ADAM or AD LDS

ADAM (Active Directory Application Mode), now called AD LDS (Lightweight Directory Services) is a standalone LDAP server from Microsoft. AD LDS has been around for awhile, but it’s never gotten the notice that it deserves. Personally, I’ve always been intrigued by LDS, but I’ve never taken the time to give it a closer look. Over the last year, I’ve been hearing interesting tidbits from other universities about how they have used LDS to solve some hard problems, so I’ve become more intrigued about it.

Then a few months ago, I was fortunate enough to be able to attend a presentation given by Dmitry Gavrilov from Microsoft. Dmitry is the core developer of LDS, and has been on the core developer team since project inception in 2002. This was a great opportunity for me to fill in the blanks in my awareness of LDS functionality, and possibly to find out whether it might be useful for the UW.

LDS has a flexible, barebones schema. This is because the intention was provide a LDAP directory product that didn’t come with AD’s network OS overhead. LDS doesn’t require AD, but when used with AD, can provide some very interesting and useful functionality that AD by itself can’t provide.

LDS does not have a user objectclass (i.e. no objects with objectclass=user), instead: there are two kinds of directory objects that can bind:

  • objects with objectclass=msDS-BindableObject, for an ADAM-based “user” principal
  • “User Proxy” objects, i.e. any object with objectclass=msDS-BindProxy

“User Proxy” objects are *very* interesting, and are the source of functionality that AD itself can’t provide. Let’s look closer at User Proxy objects.

At creation time, User Proxy objects are associated with an existing Windows user account, either an account local to the LDS server or a Windows domain account trusted by the LDS server, with the SID of that Windows user account stamped on the User Proxy object. User Proxy objects have *no* password set on them. To login with a User Proxy object, you do a simple LDAP bind, sending the LDS server the password associated with the Windows user account represented by the SID stamped on the User Proxy object. LDS takes the simple LDAP bind request, does a LsaLookupSids() call to find the Windows authority for the associated SID on the User Proxy object, and then finally LDS proxies an authentication attempt to that other Windows authority by performing Windows impersonation via a LogonUser() call with the password value provided in the simple LDAP bind. Assuming successful authentication, the user then has a logon token issued by LDS.

*None* of the user attributes associated with the Windows user account are proxied into this logon token. Instead, only attributes associated with the User Proxy object are associated. This is an important detail, because it means you don’t get any of the underlying Windows user account’s info, but you also gain control at the LDS server level of what’s in the logon token.

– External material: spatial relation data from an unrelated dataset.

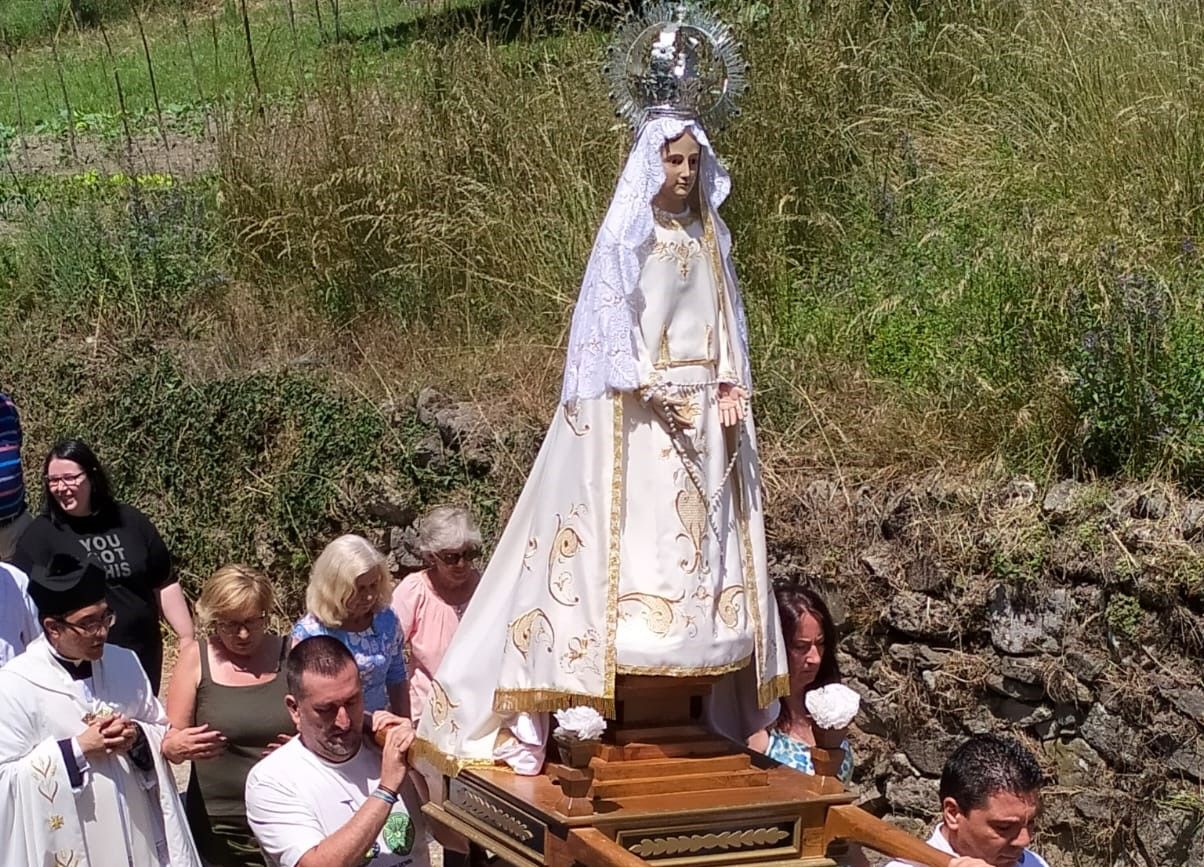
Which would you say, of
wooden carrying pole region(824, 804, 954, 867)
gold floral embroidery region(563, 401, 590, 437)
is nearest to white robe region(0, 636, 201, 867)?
gold floral embroidery region(563, 401, 590, 437)

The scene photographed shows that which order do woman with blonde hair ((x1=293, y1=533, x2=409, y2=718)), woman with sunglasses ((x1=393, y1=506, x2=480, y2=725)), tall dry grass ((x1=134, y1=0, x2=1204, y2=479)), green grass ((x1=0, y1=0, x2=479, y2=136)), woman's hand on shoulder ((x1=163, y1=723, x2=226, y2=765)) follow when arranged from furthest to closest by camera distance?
green grass ((x1=0, y1=0, x2=479, y2=136)) < tall dry grass ((x1=134, y1=0, x2=1204, y2=479)) < woman with sunglasses ((x1=393, y1=506, x2=480, y2=725)) < woman with blonde hair ((x1=293, y1=533, x2=409, y2=718)) < woman's hand on shoulder ((x1=163, y1=723, x2=226, y2=765))

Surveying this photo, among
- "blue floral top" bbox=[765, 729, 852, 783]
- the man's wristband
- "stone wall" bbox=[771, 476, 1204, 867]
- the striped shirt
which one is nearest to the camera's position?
the man's wristband

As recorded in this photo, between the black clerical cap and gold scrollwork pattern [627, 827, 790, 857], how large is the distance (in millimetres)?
1398

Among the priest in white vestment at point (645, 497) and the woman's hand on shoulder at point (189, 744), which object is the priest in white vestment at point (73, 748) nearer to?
the woman's hand on shoulder at point (189, 744)

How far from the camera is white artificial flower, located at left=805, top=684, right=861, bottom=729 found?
4.09 metres

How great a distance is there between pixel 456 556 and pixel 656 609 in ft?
4.34

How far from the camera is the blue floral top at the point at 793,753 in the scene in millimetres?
4289

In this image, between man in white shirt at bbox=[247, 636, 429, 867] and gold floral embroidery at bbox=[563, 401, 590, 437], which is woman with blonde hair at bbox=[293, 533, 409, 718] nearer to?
man in white shirt at bbox=[247, 636, 429, 867]

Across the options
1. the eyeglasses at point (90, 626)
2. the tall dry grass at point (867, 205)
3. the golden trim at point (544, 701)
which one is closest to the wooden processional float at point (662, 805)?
the golden trim at point (544, 701)

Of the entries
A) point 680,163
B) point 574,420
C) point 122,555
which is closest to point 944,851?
point 574,420

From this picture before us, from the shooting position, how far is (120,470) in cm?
846

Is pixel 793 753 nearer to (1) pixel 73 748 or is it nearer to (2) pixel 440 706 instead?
(2) pixel 440 706

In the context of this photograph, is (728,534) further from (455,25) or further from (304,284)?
(455,25)

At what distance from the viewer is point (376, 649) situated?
15.6 ft
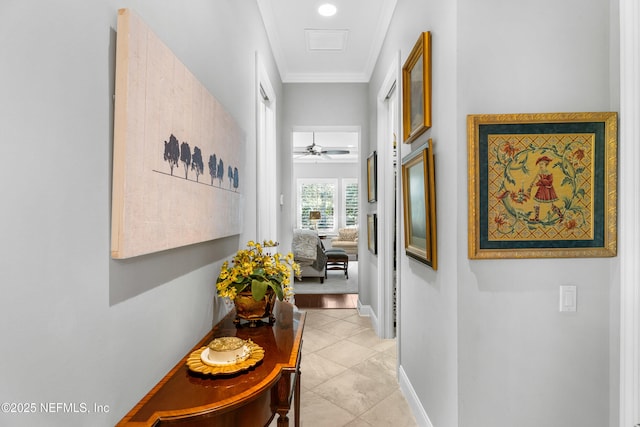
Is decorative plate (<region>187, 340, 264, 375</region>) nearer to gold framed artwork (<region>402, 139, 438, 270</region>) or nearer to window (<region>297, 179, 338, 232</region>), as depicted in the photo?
gold framed artwork (<region>402, 139, 438, 270</region>)

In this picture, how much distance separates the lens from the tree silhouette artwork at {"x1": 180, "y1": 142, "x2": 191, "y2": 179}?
48.8 inches

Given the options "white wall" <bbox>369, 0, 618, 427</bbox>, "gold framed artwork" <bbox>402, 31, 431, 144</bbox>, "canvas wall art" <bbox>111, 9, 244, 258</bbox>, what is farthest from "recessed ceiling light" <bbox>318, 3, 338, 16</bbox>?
"canvas wall art" <bbox>111, 9, 244, 258</bbox>

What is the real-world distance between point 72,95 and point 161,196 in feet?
1.27

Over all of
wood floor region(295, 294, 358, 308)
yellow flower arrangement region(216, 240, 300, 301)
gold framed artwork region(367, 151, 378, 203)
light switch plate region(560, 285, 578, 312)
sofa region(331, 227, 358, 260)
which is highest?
gold framed artwork region(367, 151, 378, 203)

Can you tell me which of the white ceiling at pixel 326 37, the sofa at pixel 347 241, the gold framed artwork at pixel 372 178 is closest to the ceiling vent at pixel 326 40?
the white ceiling at pixel 326 37

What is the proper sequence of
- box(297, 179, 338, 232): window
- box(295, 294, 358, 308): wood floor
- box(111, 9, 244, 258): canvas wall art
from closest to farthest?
box(111, 9, 244, 258): canvas wall art < box(295, 294, 358, 308): wood floor < box(297, 179, 338, 232): window

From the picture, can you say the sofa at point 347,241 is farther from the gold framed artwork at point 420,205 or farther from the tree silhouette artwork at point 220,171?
the tree silhouette artwork at point 220,171

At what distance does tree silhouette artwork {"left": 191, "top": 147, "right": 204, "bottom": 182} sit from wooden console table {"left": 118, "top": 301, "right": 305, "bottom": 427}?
2.19ft

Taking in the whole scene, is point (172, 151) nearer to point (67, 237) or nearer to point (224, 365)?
point (67, 237)

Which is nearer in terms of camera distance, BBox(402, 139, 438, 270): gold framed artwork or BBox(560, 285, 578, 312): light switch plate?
BBox(560, 285, 578, 312): light switch plate

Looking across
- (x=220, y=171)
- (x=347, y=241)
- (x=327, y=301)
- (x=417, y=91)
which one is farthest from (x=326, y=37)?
(x=347, y=241)

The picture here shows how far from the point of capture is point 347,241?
364 inches

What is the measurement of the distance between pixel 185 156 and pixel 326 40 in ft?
9.09

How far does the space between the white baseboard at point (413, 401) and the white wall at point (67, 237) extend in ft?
5.03
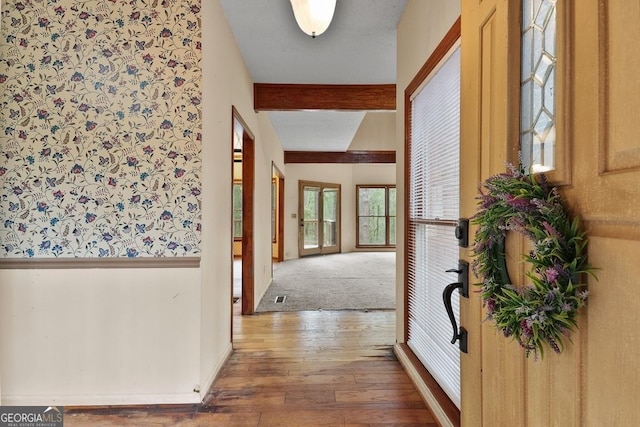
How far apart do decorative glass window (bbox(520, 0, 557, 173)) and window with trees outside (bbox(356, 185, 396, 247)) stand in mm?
8553

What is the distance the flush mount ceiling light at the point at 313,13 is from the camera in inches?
63.3

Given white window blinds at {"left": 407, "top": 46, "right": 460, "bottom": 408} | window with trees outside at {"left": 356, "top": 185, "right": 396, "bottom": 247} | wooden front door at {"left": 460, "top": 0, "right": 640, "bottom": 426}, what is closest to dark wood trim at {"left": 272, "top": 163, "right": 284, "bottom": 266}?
window with trees outside at {"left": 356, "top": 185, "right": 396, "bottom": 247}

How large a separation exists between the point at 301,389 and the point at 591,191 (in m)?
1.96

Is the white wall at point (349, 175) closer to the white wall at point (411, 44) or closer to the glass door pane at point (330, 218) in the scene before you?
the glass door pane at point (330, 218)

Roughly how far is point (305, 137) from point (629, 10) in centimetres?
559

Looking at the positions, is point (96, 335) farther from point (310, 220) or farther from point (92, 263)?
point (310, 220)

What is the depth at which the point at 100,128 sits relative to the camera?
72.8 inches

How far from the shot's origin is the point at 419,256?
2.16 m

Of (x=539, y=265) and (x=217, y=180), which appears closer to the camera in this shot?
(x=539, y=265)

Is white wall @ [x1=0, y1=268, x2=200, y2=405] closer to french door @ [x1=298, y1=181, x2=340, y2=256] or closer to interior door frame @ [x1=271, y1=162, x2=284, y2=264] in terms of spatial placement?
interior door frame @ [x1=271, y1=162, x2=284, y2=264]

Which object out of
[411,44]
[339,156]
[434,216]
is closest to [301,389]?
[434,216]

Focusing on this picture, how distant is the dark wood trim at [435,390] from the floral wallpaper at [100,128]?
60.2 inches

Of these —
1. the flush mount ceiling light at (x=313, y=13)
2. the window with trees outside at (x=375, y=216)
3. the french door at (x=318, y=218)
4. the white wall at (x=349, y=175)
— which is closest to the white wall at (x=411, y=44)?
the flush mount ceiling light at (x=313, y=13)

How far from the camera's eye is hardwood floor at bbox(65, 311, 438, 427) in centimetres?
177
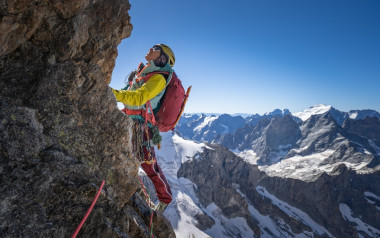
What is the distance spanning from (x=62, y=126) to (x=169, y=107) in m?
2.63

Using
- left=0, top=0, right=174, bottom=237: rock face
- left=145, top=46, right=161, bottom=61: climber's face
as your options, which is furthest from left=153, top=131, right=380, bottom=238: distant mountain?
left=145, top=46, right=161, bottom=61: climber's face

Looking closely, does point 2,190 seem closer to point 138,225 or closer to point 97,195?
point 97,195

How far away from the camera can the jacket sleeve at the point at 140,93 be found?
4621mm

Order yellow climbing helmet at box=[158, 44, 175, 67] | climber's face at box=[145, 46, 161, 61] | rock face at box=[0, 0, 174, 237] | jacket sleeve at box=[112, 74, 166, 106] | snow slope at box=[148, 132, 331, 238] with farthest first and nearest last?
snow slope at box=[148, 132, 331, 238] → yellow climbing helmet at box=[158, 44, 175, 67] → climber's face at box=[145, 46, 161, 61] → jacket sleeve at box=[112, 74, 166, 106] → rock face at box=[0, 0, 174, 237]

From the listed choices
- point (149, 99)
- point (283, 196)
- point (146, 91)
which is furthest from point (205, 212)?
point (146, 91)

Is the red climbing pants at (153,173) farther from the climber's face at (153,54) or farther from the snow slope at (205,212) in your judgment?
the snow slope at (205,212)

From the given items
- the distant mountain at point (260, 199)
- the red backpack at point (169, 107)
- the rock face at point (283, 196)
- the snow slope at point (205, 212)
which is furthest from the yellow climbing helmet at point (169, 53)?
the rock face at point (283, 196)

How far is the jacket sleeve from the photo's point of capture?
462 cm

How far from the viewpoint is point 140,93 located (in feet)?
15.3

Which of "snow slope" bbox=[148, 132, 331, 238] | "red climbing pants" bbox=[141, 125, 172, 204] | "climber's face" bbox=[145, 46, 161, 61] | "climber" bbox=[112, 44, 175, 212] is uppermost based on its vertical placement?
"climber's face" bbox=[145, 46, 161, 61]

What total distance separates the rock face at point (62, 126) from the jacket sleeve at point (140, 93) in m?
0.41

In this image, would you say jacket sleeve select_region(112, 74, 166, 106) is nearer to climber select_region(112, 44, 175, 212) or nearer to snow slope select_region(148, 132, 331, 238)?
climber select_region(112, 44, 175, 212)

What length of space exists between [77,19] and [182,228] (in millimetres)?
88400

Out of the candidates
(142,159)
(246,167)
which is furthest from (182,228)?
(142,159)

Any given LDS server can only have a single User Proxy object associated with the same SID, however, you can have as many independent LDS servers as you’d like all with User Proxy objects which point at the same SIDs.
For some scenarios, this could be one solution to the problem most universities face of needing to delegate some AD user attribute administration across many departmental IT groups, but not having the ability to delegate to all those departmental IT groups. You no longer need to collect information to determine which user goes with which group, or to solve the multiple departmental affiliation problems. You simply have departmental IT groups which need to control some user attributes for specific applications run their own LDS server, and use it to set the user attributes they need, while still leveraging the centrally provided authentication.

Note that for this to work, you have to be able to control which LDAP server the client/application is using. So this isn’t a solution for tightly integrated Windows user attributes like home directory, roaming profile, etc.
However, it’s my understanding that some universities use this functionality for non-Windows OS support like Mac OS or Unix clients. They point those clients at the LDS LDAP server, and get central authentication along with departmental control of the necessary user attributes expected by those platforms.

It’s worth pointing out that the functionality provided by LDS’s User Proxy feature is similar to the functionality provided by Virtual Directories that I blogged about recently. You could gain some of the same control and integration by using a Virtual Directory product, based on product specifics. The primary differences are that LDS is a Microsoft product and its free. Of course, there are more detailed differences under the hood.

Two other tools included in LDS are worth noting:

  • ADSchemaAnalyzer is very useful, allowing you to compare the schema of two LDAP directories.
  • ADAMSync provides a simple out-of-the-box DirSync solution to copy AD data into LDS. It doesn’t handle complex data transformations like ILM/FIM do, nor does it sync schema.

All in all, LDS is a worthwhile tool to have in your toolbox, and I’ll now be on the lookout for scenarios where it’d be a good fit.